À l’Escale de Tournefeuille, Ils étaient dix prend des allures inattendues sous la houlette de Stéphane Batlle. Le metteur en scène, que l’on avait particulièrement apprécié avec La Jeune Fille et la Mort, dirige ici la troupe du Grenier de Toulouse, retrouvant plusieurs de ses comédiens emblématiques, déjà remarqués dans Un air de famille.
Ils étaient dix : un thriller qui choisit le rire
On connaît la mécanique implacable du roman d’Agatha Christie (dont Charlotte vous avait parlé ici). Pourtant, cette adaptation opère un glissement assumé vers la comédie. Le suspense pur cède régulièrement la place à un humour de caractère porté par une galerie de personnages hauts en couleur.
Le parti pris fonctionne par son énergie et par le sens du rythme insufflé par la mise en scène. Ici, l’inquiétude se teinte volontiers de burlesque, et le public se laisse embarquer dans une lecture plus ludique que véritablement angoissante du célèbre huis clos. Idéal pour un bon moment en famille.
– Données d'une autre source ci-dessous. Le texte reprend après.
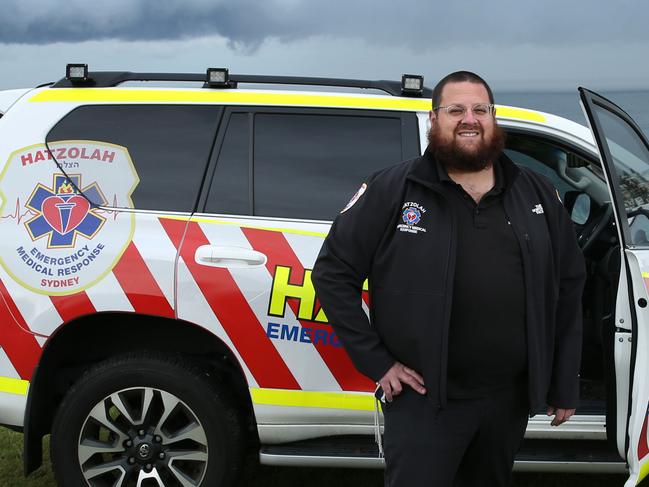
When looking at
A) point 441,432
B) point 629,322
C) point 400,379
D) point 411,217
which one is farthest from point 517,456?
point 411,217

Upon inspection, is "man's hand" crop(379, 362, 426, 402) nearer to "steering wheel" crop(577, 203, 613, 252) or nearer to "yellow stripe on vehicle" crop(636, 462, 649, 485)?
"yellow stripe on vehicle" crop(636, 462, 649, 485)

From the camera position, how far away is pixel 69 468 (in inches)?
113

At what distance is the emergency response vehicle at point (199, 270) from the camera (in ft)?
9.11

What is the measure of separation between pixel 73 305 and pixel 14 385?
0.40m

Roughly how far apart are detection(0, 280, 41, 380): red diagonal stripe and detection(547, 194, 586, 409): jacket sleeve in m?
1.87

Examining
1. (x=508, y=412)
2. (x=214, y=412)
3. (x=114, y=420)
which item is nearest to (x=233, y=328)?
(x=214, y=412)

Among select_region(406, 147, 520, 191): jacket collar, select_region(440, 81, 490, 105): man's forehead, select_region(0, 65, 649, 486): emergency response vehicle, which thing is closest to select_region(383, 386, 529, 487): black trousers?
select_region(406, 147, 520, 191): jacket collar

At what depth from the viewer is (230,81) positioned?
3.05 metres

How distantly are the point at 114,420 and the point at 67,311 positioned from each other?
0.46 m

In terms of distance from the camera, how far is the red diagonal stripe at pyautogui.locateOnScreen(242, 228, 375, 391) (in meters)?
2.75

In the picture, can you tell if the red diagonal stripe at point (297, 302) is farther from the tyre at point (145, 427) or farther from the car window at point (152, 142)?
the tyre at point (145, 427)

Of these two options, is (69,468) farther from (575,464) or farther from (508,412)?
(575,464)

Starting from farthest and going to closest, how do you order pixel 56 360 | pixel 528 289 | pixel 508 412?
pixel 56 360
pixel 508 412
pixel 528 289

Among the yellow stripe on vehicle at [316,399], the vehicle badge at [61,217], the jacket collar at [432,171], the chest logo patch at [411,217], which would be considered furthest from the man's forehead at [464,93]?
the vehicle badge at [61,217]
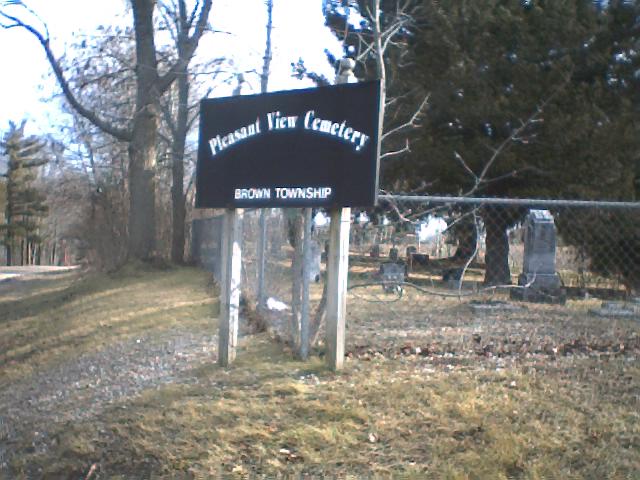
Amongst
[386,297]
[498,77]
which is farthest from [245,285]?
[498,77]

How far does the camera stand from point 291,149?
7000 mm

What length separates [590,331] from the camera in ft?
27.1

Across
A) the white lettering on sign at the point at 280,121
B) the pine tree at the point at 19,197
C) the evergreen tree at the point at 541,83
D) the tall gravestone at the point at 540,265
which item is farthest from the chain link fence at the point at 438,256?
the pine tree at the point at 19,197

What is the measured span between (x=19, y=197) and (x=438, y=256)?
60.1 meters

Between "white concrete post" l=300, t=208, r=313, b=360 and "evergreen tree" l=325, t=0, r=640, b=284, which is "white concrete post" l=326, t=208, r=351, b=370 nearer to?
"white concrete post" l=300, t=208, r=313, b=360

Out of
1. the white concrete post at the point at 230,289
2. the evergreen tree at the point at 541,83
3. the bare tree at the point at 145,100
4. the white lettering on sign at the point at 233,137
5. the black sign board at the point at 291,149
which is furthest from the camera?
the bare tree at the point at 145,100

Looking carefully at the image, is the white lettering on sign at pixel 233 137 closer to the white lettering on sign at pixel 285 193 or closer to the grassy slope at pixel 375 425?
the white lettering on sign at pixel 285 193

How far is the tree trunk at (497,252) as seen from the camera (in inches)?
525

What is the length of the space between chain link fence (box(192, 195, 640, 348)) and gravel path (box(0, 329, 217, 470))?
1.07 m

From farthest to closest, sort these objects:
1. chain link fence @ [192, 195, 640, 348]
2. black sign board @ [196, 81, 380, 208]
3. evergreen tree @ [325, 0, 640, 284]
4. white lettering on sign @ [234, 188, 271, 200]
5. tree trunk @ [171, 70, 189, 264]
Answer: tree trunk @ [171, 70, 189, 264], evergreen tree @ [325, 0, 640, 284], chain link fence @ [192, 195, 640, 348], white lettering on sign @ [234, 188, 271, 200], black sign board @ [196, 81, 380, 208]

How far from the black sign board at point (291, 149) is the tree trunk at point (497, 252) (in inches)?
254

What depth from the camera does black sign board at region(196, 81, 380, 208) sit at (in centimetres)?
657

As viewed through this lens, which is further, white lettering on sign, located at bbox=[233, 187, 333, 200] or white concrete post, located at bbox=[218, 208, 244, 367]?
white concrete post, located at bbox=[218, 208, 244, 367]

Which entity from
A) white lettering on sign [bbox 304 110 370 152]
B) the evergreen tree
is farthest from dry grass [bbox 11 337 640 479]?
the evergreen tree
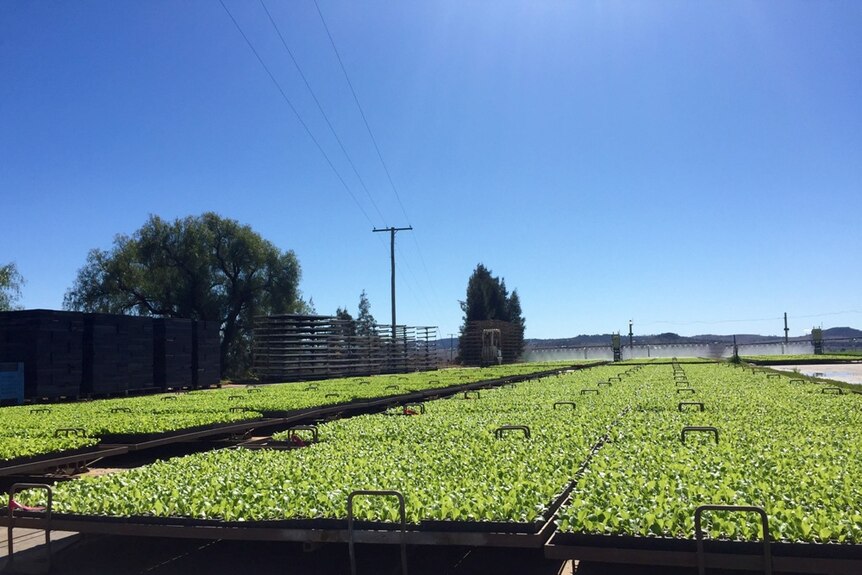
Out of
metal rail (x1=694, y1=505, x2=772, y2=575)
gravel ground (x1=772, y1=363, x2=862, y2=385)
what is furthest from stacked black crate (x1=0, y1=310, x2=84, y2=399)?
gravel ground (x1=772, y1=363, x2=862, y2=385)

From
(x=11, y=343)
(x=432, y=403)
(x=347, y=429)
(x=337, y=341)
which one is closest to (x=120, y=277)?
(x=337, y=341)

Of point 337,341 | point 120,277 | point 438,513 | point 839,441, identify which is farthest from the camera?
point 120,277

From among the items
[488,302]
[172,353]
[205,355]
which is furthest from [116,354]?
[488,302]

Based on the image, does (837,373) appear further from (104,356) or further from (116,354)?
(104,356)

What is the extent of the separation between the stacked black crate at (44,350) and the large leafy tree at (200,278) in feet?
60.2

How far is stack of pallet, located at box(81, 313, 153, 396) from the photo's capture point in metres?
23.3

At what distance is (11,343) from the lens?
69.7ft

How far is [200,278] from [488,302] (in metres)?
32.0

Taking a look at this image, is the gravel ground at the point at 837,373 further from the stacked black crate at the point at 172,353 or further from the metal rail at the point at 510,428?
the stacked black crate at the point at 172,353

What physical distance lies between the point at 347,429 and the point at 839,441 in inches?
251

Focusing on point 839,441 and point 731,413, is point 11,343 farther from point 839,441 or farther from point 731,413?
point 839,441

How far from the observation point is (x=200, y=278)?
41156 millimetres

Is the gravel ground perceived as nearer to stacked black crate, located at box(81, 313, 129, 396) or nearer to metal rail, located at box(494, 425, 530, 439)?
metal rail, located at box(494, 425, 530, 439)

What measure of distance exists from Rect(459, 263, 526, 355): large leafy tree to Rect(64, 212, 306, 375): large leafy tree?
24613 mm
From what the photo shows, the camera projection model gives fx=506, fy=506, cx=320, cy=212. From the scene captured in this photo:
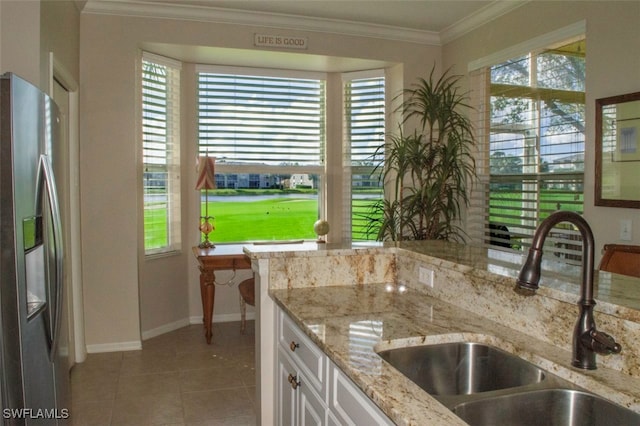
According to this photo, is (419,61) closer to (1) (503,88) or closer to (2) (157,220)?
(1) (503,88)

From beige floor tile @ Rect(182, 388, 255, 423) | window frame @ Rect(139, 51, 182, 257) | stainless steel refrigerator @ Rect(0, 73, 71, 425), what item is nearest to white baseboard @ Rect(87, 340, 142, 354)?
window frame @ Rect(139, 51, 182, 257)

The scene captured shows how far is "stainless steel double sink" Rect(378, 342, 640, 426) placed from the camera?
1.20m

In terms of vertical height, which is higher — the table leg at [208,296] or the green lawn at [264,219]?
the green lawn at [264,219]

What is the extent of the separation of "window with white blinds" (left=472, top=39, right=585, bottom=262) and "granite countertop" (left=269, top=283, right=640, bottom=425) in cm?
184

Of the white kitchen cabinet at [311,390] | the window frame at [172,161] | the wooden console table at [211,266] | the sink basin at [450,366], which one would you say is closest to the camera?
the white kitchen cabinet at [311,390]

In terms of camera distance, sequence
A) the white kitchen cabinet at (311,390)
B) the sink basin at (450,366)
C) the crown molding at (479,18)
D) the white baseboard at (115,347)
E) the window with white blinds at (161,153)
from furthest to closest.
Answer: the window with white blinds at (161,153) < the white baseboard at (115,347) < the crown molding at (479,18) < the sink basin at (450,366) < the white kitchen cabinet at (311,390)

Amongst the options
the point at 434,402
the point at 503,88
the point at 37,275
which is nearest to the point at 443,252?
the point at 434,402

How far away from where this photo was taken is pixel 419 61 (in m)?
4.83

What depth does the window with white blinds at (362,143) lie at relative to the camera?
16.6 ft

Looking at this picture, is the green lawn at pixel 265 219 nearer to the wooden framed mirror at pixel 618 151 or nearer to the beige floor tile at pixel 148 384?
the beige floor tile at pixel 148 384

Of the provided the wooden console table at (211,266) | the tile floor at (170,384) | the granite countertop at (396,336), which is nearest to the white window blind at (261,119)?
the wooden console table at (211,266)

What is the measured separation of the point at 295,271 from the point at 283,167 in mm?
2963

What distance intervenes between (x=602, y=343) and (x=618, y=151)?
2.18 meters

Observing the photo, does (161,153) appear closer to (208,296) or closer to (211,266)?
(211,266)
Une troupe visiblement en joie
La réussite du spectacle tient beaucoup à l’engagement des interprètes. Muriel Darras campe une docteure Lewis délicieusement au bord de la crise de nerfs, tandis que Corinne Mariotto (La Misanthrope, Les Règles du savoir-vivre dans la société moderne) compose une Emily Brent aussi dévote qu’acariâtre. Pierre Matras, en inspecteur Blore benêt et pitre, déclenche régulièrement les rires. Belle surprise également du côté de Loïc Carcassès, plus convaincant en Lombard qu’il ne l’était lorsqu’il s’attaquait au Sheldon de Misery en 2022, un rôle qui était alors peut-être un peu trop grand pour lui. J’ai également beaucoup aimé Dédeine Volk Léonovitch, comédienne que je ne connaissais pas mais que j’ai trouvé excellente dans son rôle de servante un peu pataude, dont les seules apparitions et la démarche suffisent à déclencher le rire.
Sans surprise en revanche, Denis Rey (Gros-Câlin, L’Angoisse du roi Salomon, Le Faiseur de théâtre) tient la dragée haute à toute la distribution, avec son interprétation impeccable – et pourtant minimaliste – du juge Malgrave. C’est toujours une joie pour le public toulousain de savoir que cet acteur apparaîtra dans une nouvelle mise en scène, car il ne déçoit jamais et prouve qu’il n’y a jamais besoin de cabotiner pour faire mouche.
Une soirée familiale efficace
Certes, les amateurs de frissons purs n’y retrouveront pas toujours la tension que peut susciter la lecture d’un bon Christie. Mais la proposition assume pleinement son virage populaire et fédérateur. La salle comble et les éclats de rire nourris tout au long de la représentation en sont la meilleure preuve.
En bref, voilà un spectacle intergénérationnel idéal pour les vacances de la zone C : Ils étaient dix reste à l’affiche à Tournefeuille jusqu’au 8 mars.